En este contexto hemos de integrar otra actividad atribuida a Borja por la tradición, si bien nada permite afirmarlo, aunque ciertamente relacionada con su formación y gusto por la música, como fue la composición musical creada para la Semana Santa de Gandía titulada Visitatio sepulchri, a la que se dio forma en el verano de 1550 y que fue representada de manera ininterrumpida hasta 1865. Hizo uso de un breve del papa Borja, Alejandro VI, quien había concedido al convento de monjas clarisas de Gandía el privilegio de tener expuesto El Santísimo desde el Jueves Santo hasta el domingo de Pascua de Resurrección. Francisco de Borja dotó con una renta al clero de Gandía para que el Viernes Santo el Santísimo fuese trasladado de la colegiata al convento de Santa Clara acompañado de su capilla de música. La sagrada forma se lleva desde el «monumento grande», en el altar mayor, a un «monumento pequeño» que representa el sepulcro de Cristo –Depositio. En el transcurso de esta parte de la ceremonia, clero y coro interpretan cinco responsorios, improperia y una antífona propios del repertorio gregoriano de Semana Santa. En la madrugada del domingo de Pascua, se representaba la visita de las Marías al sepulcro para limpiar el cuerpo de Jesús, la aparición del ángel, el descubrimiento de que se hallaba vacío y la proclamación de su Resurrección. El clero de la colegiata había acudido en procesión cantando el responsorio Dum transisset hasta llegar a la iglesia de las clarisas, donde se desarrolla la representación propiamente dicha de la Visitatio sepulchri, en la que los cantos alternan con intervenciones polifónicas del coro. Después, la custodia en procesión recorría las calles aledañas al cenobio en la que la música que acompañaba alternaba el canto llano con la polifonía. Precisamente esta cuestión convierte esta representación en algo único, puesto que no se ha conservado en ninguna otra de este género que haga uso extensivo de la polifonía y que no adoptase la lengua vernácula. Se recogía así una tradición medieval benedictina que arrancaba en el siglo X, y que fue remozada en función de la vieja ceremonia monástica de la Depositio y Elevatio. Como símbolo del entierro de Cristo, se sepultaban simbólicamente las hostias sobrantes de la comunión del Viernes Santo, mientras que en la noche del Sábado al Domingo de Pascua el resucitado era conducido de nuevo al altar mayor.

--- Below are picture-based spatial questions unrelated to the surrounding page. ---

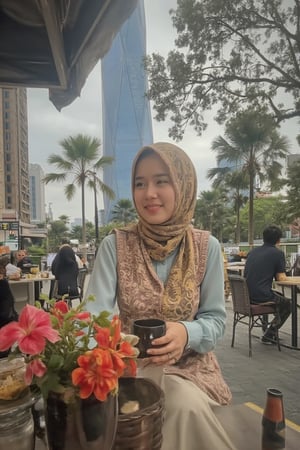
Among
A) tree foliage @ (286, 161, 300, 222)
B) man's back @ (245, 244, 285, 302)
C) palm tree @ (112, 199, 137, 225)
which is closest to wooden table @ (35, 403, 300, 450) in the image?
man's back @ (245, 244, 285, 302)

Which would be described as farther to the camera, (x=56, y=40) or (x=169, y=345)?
(x=56, y=40)

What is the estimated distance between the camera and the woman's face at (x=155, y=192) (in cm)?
121

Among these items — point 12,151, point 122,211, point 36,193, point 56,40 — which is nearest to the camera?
point 56,40

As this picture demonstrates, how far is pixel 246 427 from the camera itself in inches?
37.7

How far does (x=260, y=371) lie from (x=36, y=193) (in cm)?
9771

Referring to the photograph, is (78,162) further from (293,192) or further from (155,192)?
(155,192)

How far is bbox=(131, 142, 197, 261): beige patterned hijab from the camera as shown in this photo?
47.8 inches

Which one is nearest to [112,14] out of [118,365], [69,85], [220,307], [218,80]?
[69,85]

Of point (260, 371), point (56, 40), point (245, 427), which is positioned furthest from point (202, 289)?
point (260, 371)

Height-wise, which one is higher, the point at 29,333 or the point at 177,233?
the point at 177,233

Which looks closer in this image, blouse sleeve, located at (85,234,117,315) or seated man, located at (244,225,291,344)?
Answer: blouse sleeve, located at (85,234,117,315)

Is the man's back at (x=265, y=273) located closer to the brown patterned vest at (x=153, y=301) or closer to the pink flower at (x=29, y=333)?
the brown patterned vest at (x=153, y=301)

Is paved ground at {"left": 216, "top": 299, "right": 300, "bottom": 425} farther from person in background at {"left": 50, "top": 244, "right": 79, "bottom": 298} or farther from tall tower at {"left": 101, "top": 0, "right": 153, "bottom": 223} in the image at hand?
tall tower at {"left": 101, "top": 0, "right": 153, "bottom": 223}

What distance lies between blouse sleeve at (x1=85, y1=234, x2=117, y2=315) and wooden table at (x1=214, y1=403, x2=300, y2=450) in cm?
46
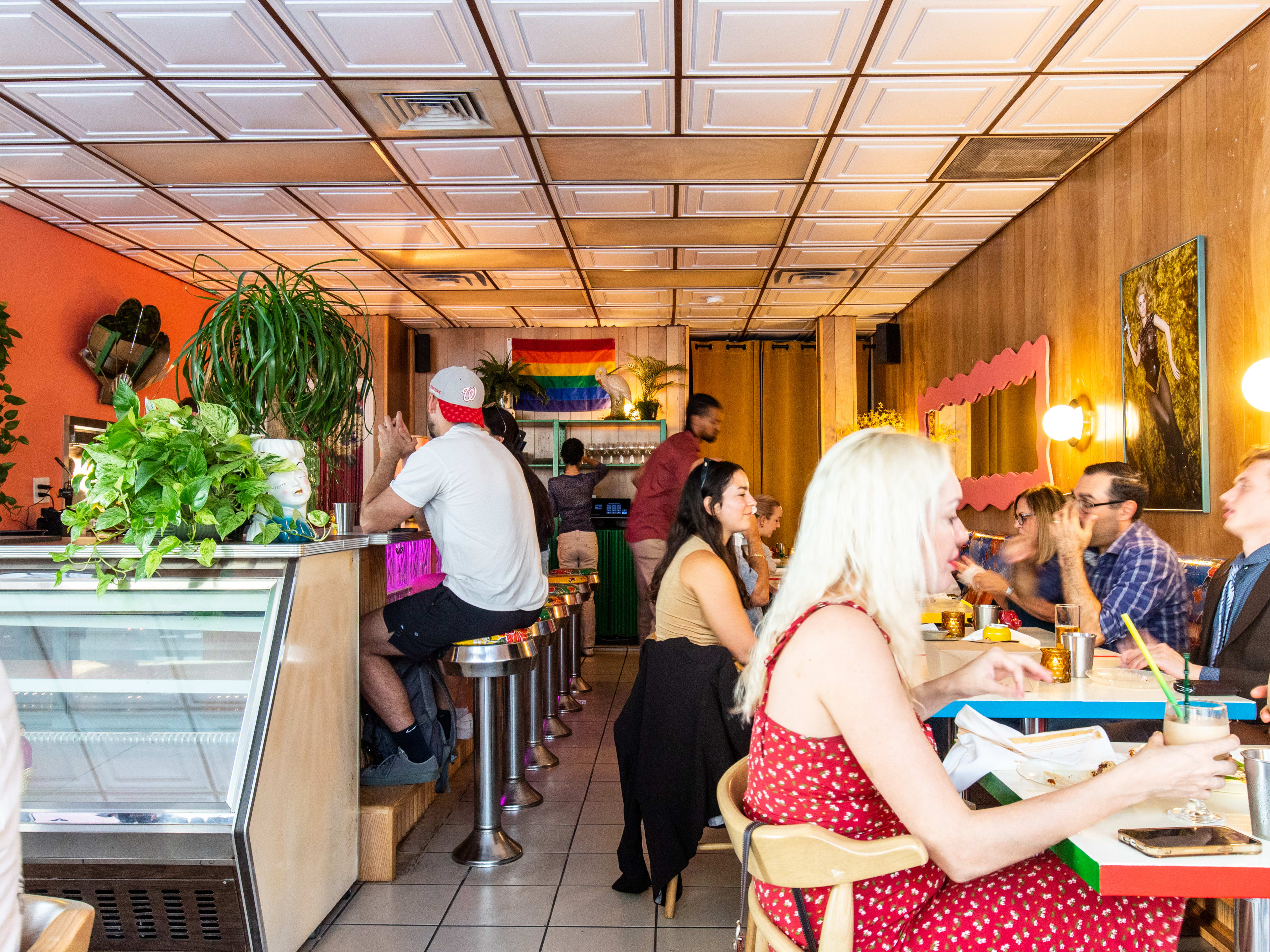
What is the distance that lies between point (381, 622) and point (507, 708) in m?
0.93

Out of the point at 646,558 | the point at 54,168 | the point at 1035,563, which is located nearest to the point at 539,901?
the point at 1035,563

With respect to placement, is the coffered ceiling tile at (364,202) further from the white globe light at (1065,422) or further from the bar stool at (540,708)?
the white globe light at (1065,422)

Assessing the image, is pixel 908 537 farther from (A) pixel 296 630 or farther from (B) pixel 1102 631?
(B) pixel 1102 631

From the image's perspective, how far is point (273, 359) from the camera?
2580 mm

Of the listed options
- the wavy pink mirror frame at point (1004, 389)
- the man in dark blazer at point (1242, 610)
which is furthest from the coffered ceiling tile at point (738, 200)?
the man in dark blazer at point (1242, 610)

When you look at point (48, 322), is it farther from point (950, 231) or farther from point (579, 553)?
point (950, 231)

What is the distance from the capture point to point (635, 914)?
2781 mm

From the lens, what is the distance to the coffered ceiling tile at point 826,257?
6.57 m

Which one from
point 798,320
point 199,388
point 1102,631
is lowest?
point 1102,631

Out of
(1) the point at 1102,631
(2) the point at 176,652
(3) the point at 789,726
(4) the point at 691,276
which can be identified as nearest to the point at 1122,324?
(1) the point at 1102,631

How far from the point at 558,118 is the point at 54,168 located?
2.96 meters

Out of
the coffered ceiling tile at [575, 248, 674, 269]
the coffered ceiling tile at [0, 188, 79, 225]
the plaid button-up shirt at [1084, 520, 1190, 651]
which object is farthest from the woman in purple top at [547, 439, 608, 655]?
the plaid button-up shirt at [1084, 520, 1190, 651]

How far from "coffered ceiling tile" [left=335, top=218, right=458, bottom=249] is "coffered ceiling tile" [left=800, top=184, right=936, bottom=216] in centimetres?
249

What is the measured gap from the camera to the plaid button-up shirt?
10.2 feet
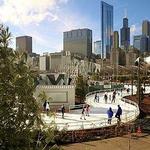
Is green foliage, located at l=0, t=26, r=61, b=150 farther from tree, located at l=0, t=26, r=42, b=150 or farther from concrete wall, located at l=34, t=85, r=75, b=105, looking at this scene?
concrete wall, located at l=34, t=85, r=75, b=105

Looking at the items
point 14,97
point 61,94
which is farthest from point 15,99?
point 61,94

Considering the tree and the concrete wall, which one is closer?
the tree

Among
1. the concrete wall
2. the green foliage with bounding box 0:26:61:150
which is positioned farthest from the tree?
the concrete wall

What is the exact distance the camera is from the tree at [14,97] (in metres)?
7.63

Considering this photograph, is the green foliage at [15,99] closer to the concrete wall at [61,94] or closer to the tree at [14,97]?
the tree at [14,97]

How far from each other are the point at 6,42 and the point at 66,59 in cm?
18995

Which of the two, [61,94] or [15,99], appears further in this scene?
[61,94]

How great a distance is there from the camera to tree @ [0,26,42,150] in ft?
25.0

Ese mismo verano, el 30 de agosto de 1550, Francisco de Borja abandonó Gandía para no volver nunca más y para dedicarse enteramente a la Compañía de Jesús. Su especial vivencia de la Semana Santa continuó después de haber cantado misa y no deja de ser curiosa la coincidencia de hechos relevante en su vida que se produjeron a lo largo de los años durante los días que conforman la misma. La predicación del P. Borja y, sobre todo, su ejemplo de vida, movieron a muchos fieles a interesarse por mejorar su vida cristiana. No menos debió de valer la curiosidad de autoridades y pueblos por verle celebrar en su tierra, por comprobar de primera mano la transformación de gran duque de Gandía a jesuita, de oír su predicación y de escuchar sus consejos o confesarse con él y, en sus continuos viajes, fue acogiendo las peticiones de sacerdotes y laicos de realizar los Ejercicios ignacianos. En los meses siguientes, fue madurando en su predicación, lo que se tradujo en mayores frutos. Así, comenzó la Cuaresma con un sermón y decidió explicar al pueblo el salmo “Miserere” en los viernes de Cuaresma.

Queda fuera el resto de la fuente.